● EXERCISE PROMPT
Find "Rainbow Color Adjustable" in the material, then return exactly the line containing it and all lines after it to the end, leaving out pictures.

● DATA SECTION
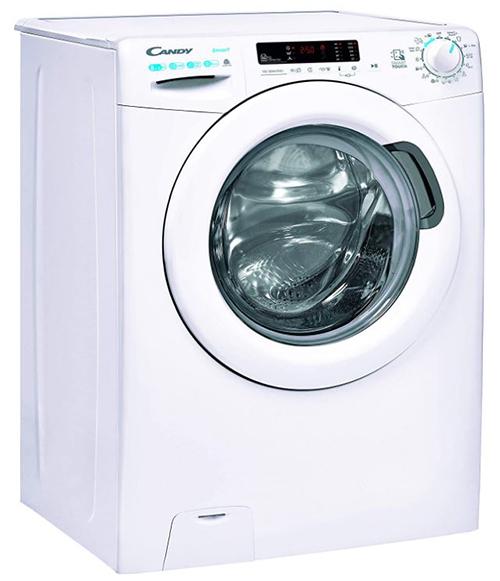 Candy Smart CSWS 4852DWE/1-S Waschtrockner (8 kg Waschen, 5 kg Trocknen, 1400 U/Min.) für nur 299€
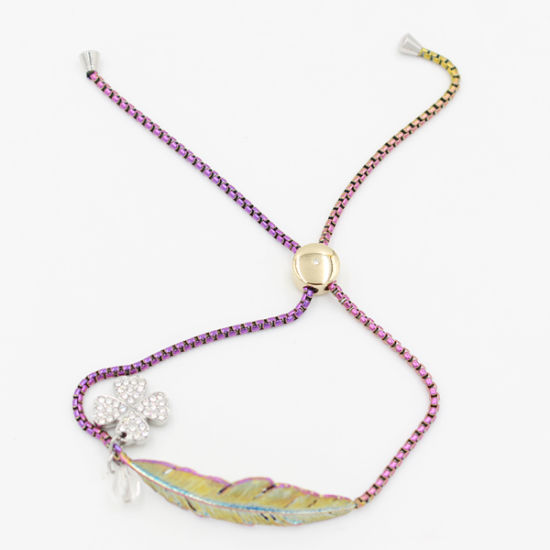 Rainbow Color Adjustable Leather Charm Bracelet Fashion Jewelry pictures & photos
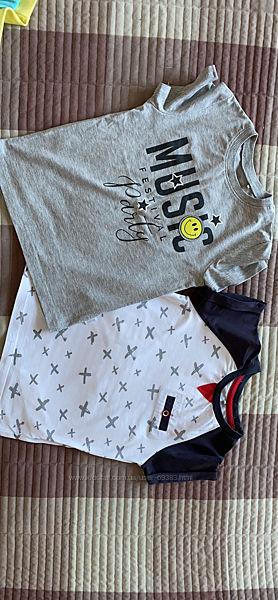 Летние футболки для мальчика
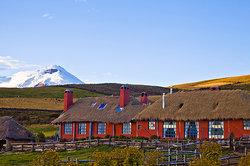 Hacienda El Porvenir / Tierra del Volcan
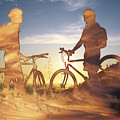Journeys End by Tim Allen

● EXERCISE ANSWER
 Rainbow Color Adjustable Leather Charm Bracelet Fashion Jewelry pictures & photos
 Летние футболки для мальчика
 Hacienda El Porvenir / Tierra del Volcan
Journeys End by Tim Allen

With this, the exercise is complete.